(Task)
All pictures are to be omitted while the lines starting at the line with "Barry Norman - Christmas" and ending at the line with "第237话 谁偷袭我？！22" in the material below are retyped exactly, both ends included.

--- Provided records Enclosed Below ---

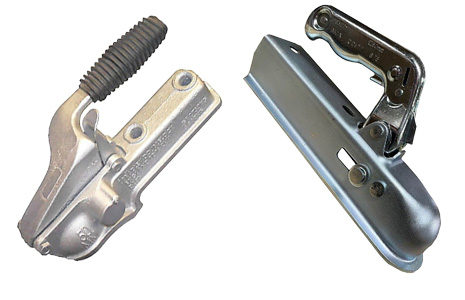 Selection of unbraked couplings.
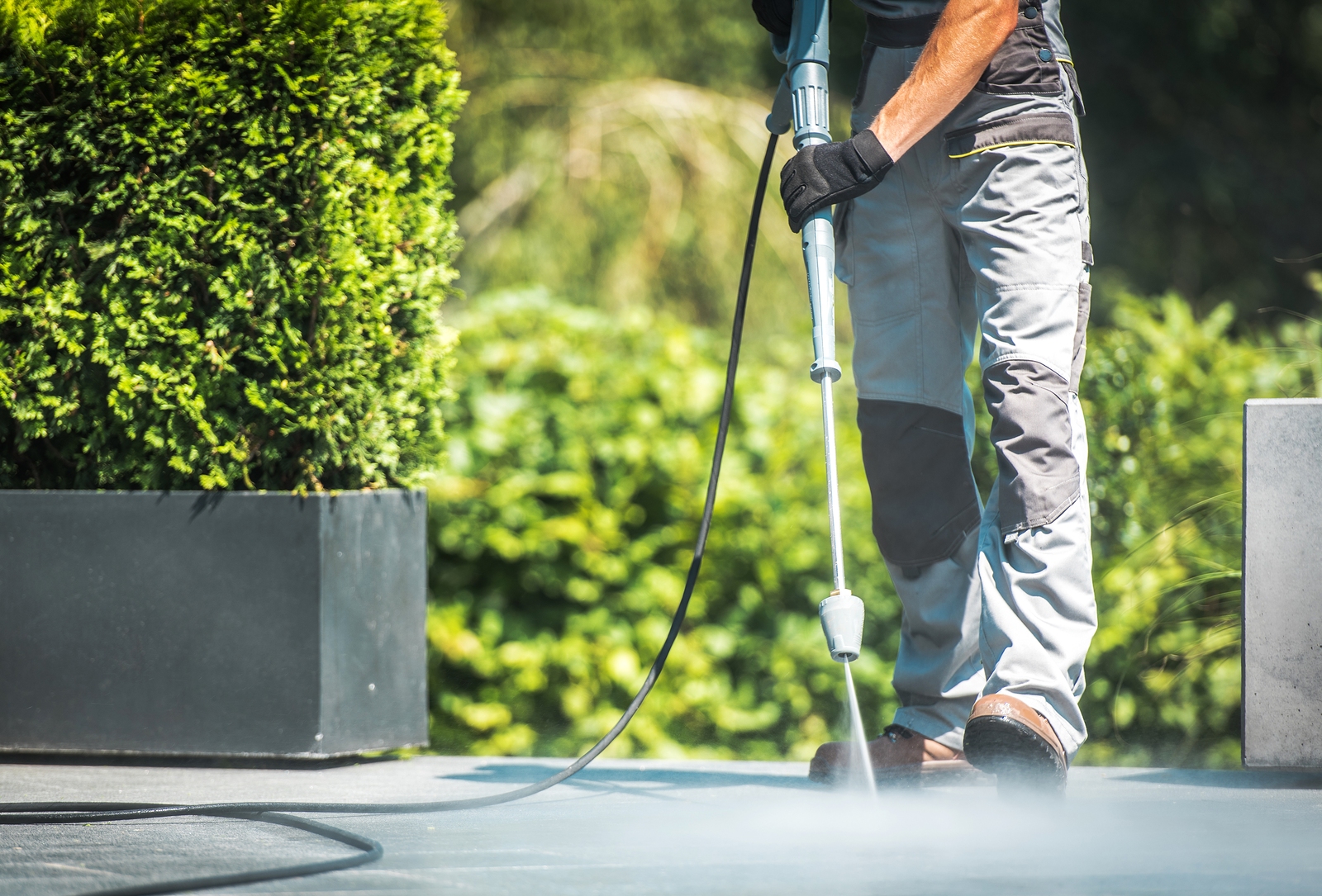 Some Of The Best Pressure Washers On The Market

--- End of Enclosed Provided records ---
--- Provided records Enclosed Below ---

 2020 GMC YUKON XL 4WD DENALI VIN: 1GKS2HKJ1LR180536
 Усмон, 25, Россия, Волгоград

--- End of Enclosed Provided records ---
--- Provided records Enclosed Below ---

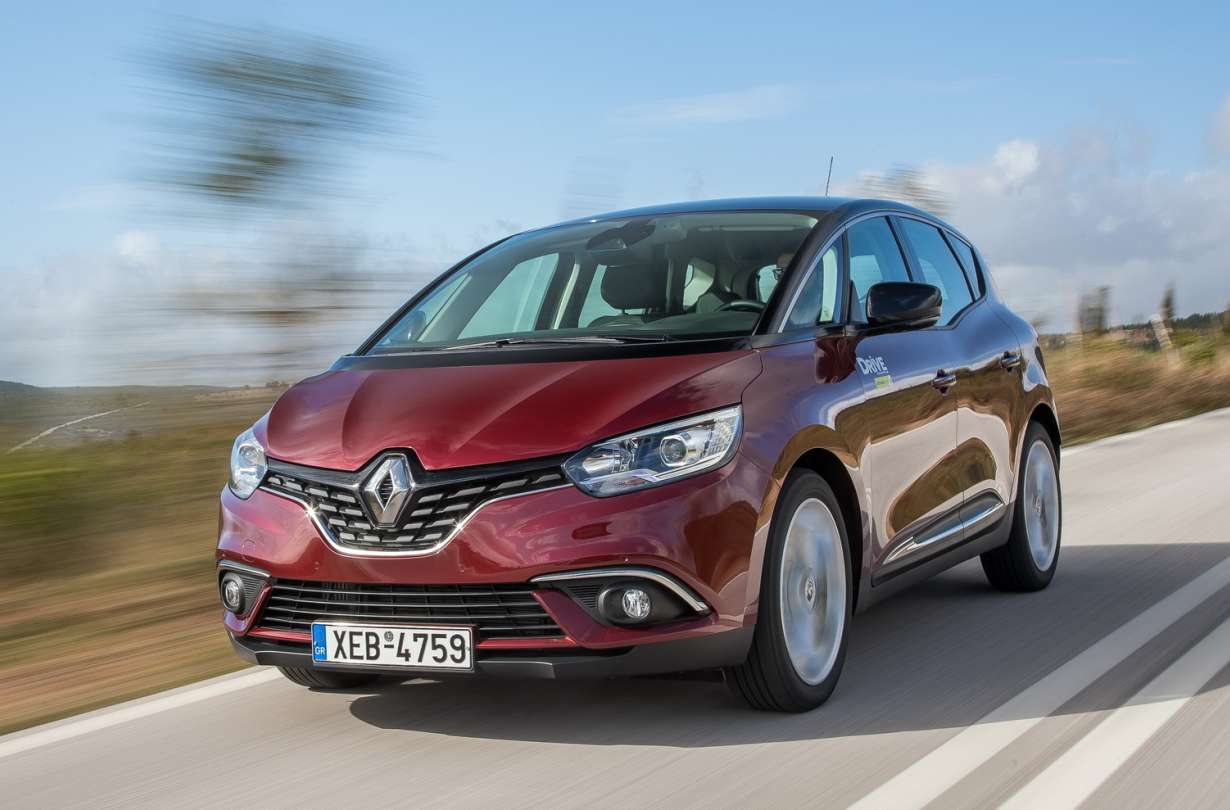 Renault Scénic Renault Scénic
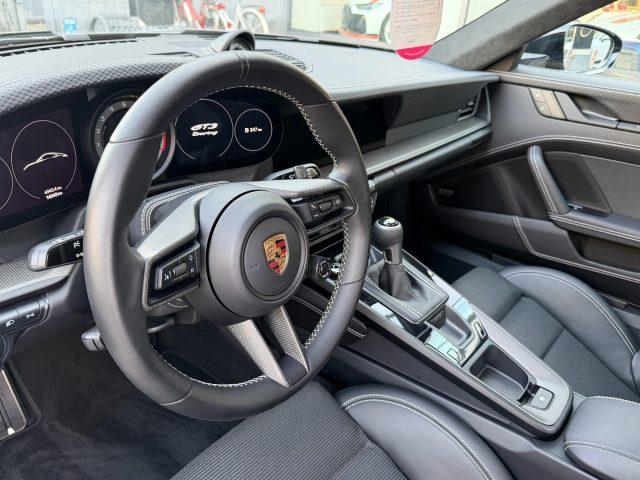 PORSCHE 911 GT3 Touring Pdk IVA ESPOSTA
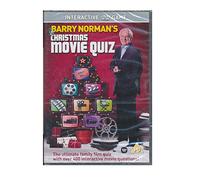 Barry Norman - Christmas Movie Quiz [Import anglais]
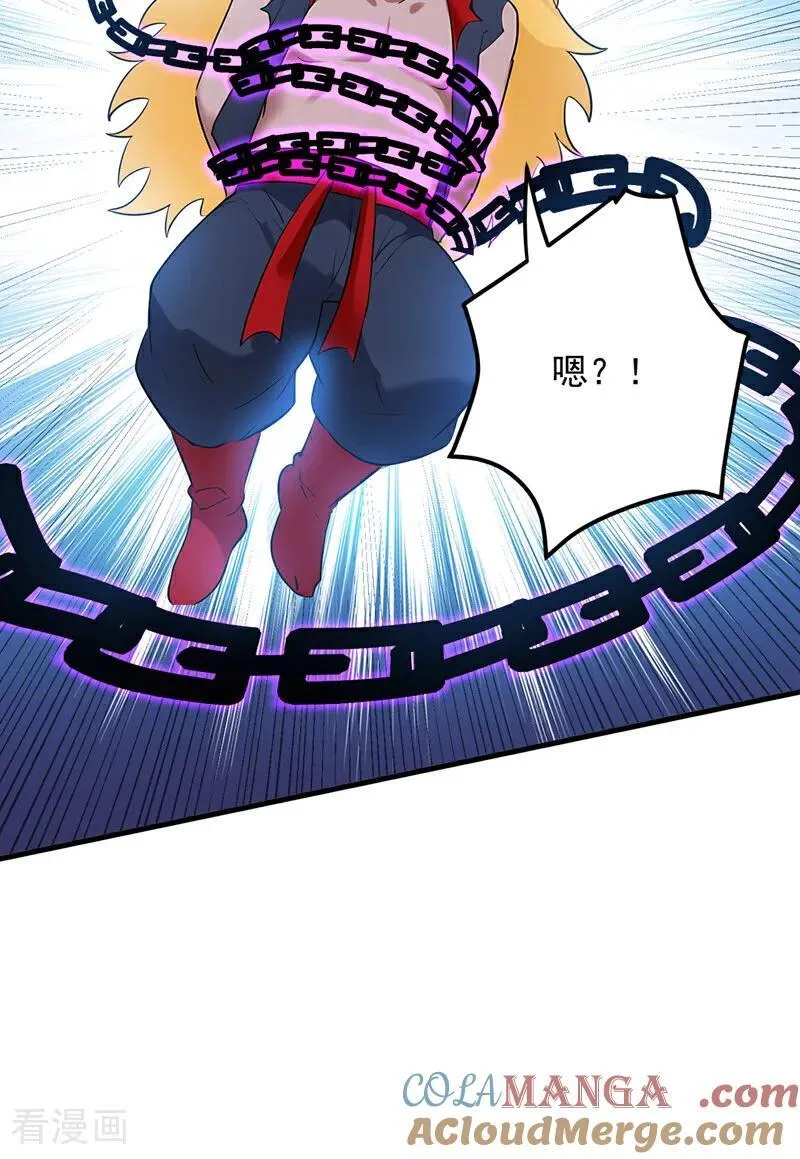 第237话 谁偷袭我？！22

--- End of Enclosed Provided records ---

(Exercise answer)
 Barry Norman - Christmas Movie Quiz [Import anglais]
 第237话 谁偷袭我？！22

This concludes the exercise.